» **Document**
"Why They Call It Falling" is a song written by Don Schlitz and Roxie Dean, and recorded by American country music artist Lee Ann Womack. It was released in April 2001 as the third single from her third studio album, I Hope You Dance; it peaked at number 13 on the Billboard Hot Country Singles & Tracks.

Critical reception
Editors at Billboard called the song "A stunning ballad that showcases the chanteuse's heart-in-throat vocals." They also said, "It's a savvy lyric, and Womack's tender, vulnerable delivery perfectly complements the song. Add to that Mark Wright's production, which keeps everything swirling and swelling around her vocals, and it's a small sonic masterpiece. Womack continues to distinguish herself as the most compelling young female vocalist in country music."

» **Data entries**
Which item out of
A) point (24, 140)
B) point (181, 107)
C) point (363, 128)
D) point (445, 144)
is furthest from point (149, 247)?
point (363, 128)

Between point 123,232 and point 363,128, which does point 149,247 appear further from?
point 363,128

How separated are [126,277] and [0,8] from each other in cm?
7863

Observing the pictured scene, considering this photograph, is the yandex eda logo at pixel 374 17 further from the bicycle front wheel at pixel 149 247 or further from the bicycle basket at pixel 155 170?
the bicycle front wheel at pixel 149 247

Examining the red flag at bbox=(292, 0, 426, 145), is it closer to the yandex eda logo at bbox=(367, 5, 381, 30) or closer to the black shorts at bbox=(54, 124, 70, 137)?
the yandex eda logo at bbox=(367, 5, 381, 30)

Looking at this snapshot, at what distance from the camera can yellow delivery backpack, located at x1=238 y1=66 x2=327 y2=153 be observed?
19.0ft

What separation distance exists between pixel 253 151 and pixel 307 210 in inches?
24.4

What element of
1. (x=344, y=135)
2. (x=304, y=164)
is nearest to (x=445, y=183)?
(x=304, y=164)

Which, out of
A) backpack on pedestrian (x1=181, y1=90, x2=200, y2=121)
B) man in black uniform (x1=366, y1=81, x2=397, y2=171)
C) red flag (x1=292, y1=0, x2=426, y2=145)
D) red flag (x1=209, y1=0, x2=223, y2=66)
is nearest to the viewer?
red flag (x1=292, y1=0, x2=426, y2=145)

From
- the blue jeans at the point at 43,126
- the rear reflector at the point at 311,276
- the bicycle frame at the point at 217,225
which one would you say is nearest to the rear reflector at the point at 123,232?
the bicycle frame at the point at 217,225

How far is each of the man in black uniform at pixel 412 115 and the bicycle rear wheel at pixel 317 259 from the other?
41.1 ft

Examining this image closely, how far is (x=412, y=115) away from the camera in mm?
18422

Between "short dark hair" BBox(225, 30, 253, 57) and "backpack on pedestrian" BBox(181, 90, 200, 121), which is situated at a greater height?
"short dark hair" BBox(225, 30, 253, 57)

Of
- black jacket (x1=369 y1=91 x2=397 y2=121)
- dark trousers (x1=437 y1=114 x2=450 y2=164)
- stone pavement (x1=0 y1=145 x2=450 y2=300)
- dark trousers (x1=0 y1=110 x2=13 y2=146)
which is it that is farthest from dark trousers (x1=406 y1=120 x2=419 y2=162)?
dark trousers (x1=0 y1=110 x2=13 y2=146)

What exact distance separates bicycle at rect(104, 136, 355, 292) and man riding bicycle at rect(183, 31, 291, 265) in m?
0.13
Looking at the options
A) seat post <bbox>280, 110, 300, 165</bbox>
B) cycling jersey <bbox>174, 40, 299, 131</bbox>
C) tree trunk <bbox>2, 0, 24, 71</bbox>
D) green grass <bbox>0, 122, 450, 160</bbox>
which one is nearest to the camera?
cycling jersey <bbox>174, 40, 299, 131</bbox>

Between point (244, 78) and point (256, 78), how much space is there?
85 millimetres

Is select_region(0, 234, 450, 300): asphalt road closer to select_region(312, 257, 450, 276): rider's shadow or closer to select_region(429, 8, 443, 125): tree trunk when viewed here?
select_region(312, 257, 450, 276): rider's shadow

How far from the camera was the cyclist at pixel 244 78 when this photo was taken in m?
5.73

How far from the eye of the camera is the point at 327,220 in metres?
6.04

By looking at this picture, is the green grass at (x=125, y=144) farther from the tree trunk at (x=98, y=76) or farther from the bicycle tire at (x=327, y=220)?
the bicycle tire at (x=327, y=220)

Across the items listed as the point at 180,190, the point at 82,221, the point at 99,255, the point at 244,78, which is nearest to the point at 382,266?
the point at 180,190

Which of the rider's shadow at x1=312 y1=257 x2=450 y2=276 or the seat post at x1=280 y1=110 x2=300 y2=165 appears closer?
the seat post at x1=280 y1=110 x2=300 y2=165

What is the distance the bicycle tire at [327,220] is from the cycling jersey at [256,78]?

» **Exercise instructions**
- 1) Condense the paragraph in the article on the song that begins "\"Why They Call It Falling\" is a song" into a bulleted list of its main facts.
- 2) According to the article on the song, whose production did the Billboard editors praise?
This work doesn't require the data.

» **Answers given**
- 1)
- Written by Don Schlitz and Roxie Dean
- Recorded by American country music artist Lee Ann Womack
- Released in April 2001 as the third single from her third studio album, I Hope You Dance
- Peaked at number 13 on the Billboard Hot Country Singles & Tracks

- 2) Mark Wright's.